--- Excerpt provided ---
↓↓↓
Ever since some rugby players in the USA more 100 years ago introduced the forward pass and thus set the foundation for what is now American Football have we seen regular innovations in sport and physical activity.

Some don’t really last, but most are ignored, or even ridiculed, by people within ‘The System’

Often these developments and innovations are not developed by people at the top, but by some ‘silly’ people out there in the communities who then take their initial wacky and make it come to life.

So, here are some examples I’ve come across. I am sure there are many others, and if you have an example, please let me know. Also, when you look at these cases, I want you to consider how you can introduce new thinking where you are…as they say ‘innovate of die’.

Mermaid swimming (or Mermaiding) is making a splash

Over the last few years, swimming wearing a mermaid tail has become indreasingly popular and there indeed a number of males doing it, called Mermen.

You have to be a relatively skilled swimmer to be allowed to put on the tail, which, apparently gives you feeling of freedom in the water
Last September saw the first Merlympics being held in Dorset
Some public pools do not allow swimming with a mermaid tail is due to safety regulations, whereas others positively encourage it and offer Mermaid Experiences and Parties. One of those is community-owned Jesmond Pool

Being a mermaid is apparently a cross between free diving and synchronised swimming – with your feet strapped together

Hobbyhorsing: what girls everywhere can learn from the Finnish craze

In Finland, the beginnings of the modern popularity of hobbyhorsing among young girls stands as something of a mystery, though it is known that for some while the community flourished secretly online. Today, there are not just practitioners but coaches, competitions, judges.

Enthusiasts assign their horses names, breeds and genders, and along the usual displays of cantering, trotting and galloping, meetings will cover everything from in-depth discussions of grooming, bloodlines, temperament, and, on at least one occasion, a two-part dressage routine choreographed to a song by the rapper Nelly.

The 8th Finnish National Championships were held in June with 400 participants and 2500 spectators and you can watch a brief video here

If this seems an unlikely pursuit for pubescent girls in an age of Snapchat and Fortnite, it’s worth considering that hobbyhorsing is on the rise, having already spread to Sweden, Russia and the Netherlands.
↑↑↑
--- Data block ---
↓↓↓
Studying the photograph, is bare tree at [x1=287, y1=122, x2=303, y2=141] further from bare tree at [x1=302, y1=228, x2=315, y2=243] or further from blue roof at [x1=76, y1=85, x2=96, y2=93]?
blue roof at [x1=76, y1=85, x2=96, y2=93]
↑↑↑
--- Goal of the exercise ---
Extend the piece on offbeat sporting innovations, picking up right after its final sentence.

--- Answer to the exercise ---
Harry Potter inspires new fast-growing sport, Quidditch

The sport inspired by Harry Potter’s wizarding game continues to evolve worldwide with 40,000 players in 25 countries
Twenty-five years ago the word quidditch barely existed in the English language. Today, not only is this term instantly-recognisable to legions of Harry Potter fans as the primary sport in J K Rowling’s wizarding world, but it has also evolved into a real-life, international sporting activity.
Quidditch started out in the early 2000s as a sporting activity for American Potter-aficionados eager to recreate the magical broomstick competitions from their childhood tales. However, over the years the sport, which consists of athletes running around with a broom between their legs, has become a popular game among students and Potter enthusiasts alike.

The game as a mix of handball, rugby and dodge ball, and has been stated that it’s “very community orientated” and “extremely inclusive”. One of the primary rules states that a team – consisting of 21 players but with only seven allowed on the pitch at any one time – can only have four people of one gender playing during the match. The rules are very complicated, but you can learn more here

There is now a Premier League in the UK, which has just added a number of European teams and their finals weekend takes place at the 20,000 seater AJ Bell Stadium in Salford 24th- 25th August.

Canicross sees human and dog leashed together for training runs and racing

Canicross is an an activity described simply as “running off-road with your dog”, although in reality there are many differences from just grabbing a lead and starting to jog. The most important distinction is that in canicross your dog runs in front and effectively pulls you along. This is possible because both of you wear a harness – your dog around its shoulders, you around your waist – and you’re attached together by a stretchy bungee cord. Also, you run on paths in greenspaces which places less pressure on the dogs’ paws.

The pace of Canicross doesn’t need to be fast and people of all ages and fitness levels can participate

So, this is all simple stuff. You decide whether you want to innovate and move forward or stay as you are and slide downwards.

Need a hand? Just get in touch.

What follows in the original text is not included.